■ Problem to work on: What is needed here is an exact copy of every entry.

■ Records:
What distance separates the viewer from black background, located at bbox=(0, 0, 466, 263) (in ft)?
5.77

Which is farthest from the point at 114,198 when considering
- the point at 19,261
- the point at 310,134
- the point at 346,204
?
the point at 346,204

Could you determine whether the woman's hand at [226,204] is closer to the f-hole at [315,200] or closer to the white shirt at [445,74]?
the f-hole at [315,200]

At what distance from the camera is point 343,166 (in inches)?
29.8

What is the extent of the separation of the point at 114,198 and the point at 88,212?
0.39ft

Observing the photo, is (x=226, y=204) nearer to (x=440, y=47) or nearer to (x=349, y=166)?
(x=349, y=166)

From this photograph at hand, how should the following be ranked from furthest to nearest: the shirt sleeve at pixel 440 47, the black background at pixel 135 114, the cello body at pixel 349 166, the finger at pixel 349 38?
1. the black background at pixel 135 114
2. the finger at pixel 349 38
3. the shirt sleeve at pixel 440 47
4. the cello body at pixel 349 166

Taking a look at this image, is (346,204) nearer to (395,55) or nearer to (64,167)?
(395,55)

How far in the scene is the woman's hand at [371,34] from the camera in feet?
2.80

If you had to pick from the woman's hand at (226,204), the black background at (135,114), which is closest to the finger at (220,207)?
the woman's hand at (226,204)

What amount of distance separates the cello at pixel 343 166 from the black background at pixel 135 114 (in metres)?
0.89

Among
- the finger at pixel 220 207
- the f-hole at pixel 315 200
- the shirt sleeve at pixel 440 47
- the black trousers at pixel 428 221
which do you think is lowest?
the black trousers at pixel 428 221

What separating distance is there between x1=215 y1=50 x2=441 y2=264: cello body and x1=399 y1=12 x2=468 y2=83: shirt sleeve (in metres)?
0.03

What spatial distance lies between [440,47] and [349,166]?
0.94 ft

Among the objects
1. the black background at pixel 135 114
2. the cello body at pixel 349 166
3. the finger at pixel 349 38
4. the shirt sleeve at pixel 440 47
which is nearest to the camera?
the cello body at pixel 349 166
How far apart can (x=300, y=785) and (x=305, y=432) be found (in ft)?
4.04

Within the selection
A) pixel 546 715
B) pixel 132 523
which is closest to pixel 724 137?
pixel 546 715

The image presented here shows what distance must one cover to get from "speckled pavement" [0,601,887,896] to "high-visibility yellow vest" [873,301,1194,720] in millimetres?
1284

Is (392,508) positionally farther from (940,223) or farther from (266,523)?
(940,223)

■ Worked answer:
What distance separates the viewer from black background, located at bbox=(0, 0, 466, 263) (in ft)?
5.77

Which is farthest from the point at 114,198 when considering
- the point at 19,261
- the point at 310,134
- the point at 346,204
?
the point at 346,204

Could you determine whether the woman's hand at [226,204] is closer to the f-hole at [315,200] or closer to the white shirt at [445,74]?
the f-hole at [315,200]

At what distance from the camera is point 343,166 (in inches)?
29.8

What is the extent of the separation of the point at 114,198 and the point at 88,212?
0.39ft

Observing the photo, is (x=226, y=204) nearer to (x=440, y=47) or nearer to (x=349, y=166)?
(x=349, y=166)

From this photograph at hand, how should the following be ranked from furthest to nearest: the shirt sleeve at pixel 440 47, the black background at pixel 135 114, the cello body at pixel 349 166, the finger at pixel 349 38?
1. the black background at pixel 135 114
2. the finger at pixel 349 38
3. the shirt sleeve at pixel 440 47
4. the cello body at pixel 349 166

Taking a look at this image, is (346,204) nearer to (395,55) or nearer to (64,167)?
(395,55)

How far in the scene is the woman's hand at [371,34] from the camera in feet?
2.80

If you had to pick from the woman's hand at (226,204), the black background at (135,114), which is closest to the finger at (220,207)?
the woman's hand at (226,204)

What amount of distance separates the cello at pixel 343 166 from the black background at pixel 135 114 (in metres)?
0.89

Among
- the finger at pixel 220 207
- the f-hole at pixel 315 200
- the shirt sleeve at pixel 440 47
- the black trousers at pixel 428 221
which do you think is lowest?
the black trousers at pixel 428 221

What separating distance is there between x1=215 y1=50 x2=441 y2=264: cello body and x1=399 y1=12 x2=468 y2=83: shirt sleeve (in metres)?
0.03

What spatial distance lies between [440,47] and [349,166]?
0.94 ft

Among the objects
1. the black background at pixel 135 114
2. the cello body at pixel 349 166
3. the finger at pixel 349 38
4. the shirt sleeve at pixel 440 47
which is nearest to the camera?
the cello body at pixel 349 166
How far apart can (x=300, y=785) and (x=305, y=432) be found (in ft)?
4.04

Within the selection
A) pixel 546 715
B) pixel 132 523
which is closest to pixel 724 137?
pixel 546 715

The image presented here shows what distance must one cover to get from "speckled pavement" [0,601,887,896] to "high-visibility yellow vest" [873,301,1194,720] in millimetres?
1284

Is (392,508) positionally farther from (940,223) or farther from (266,523)?
(940,223)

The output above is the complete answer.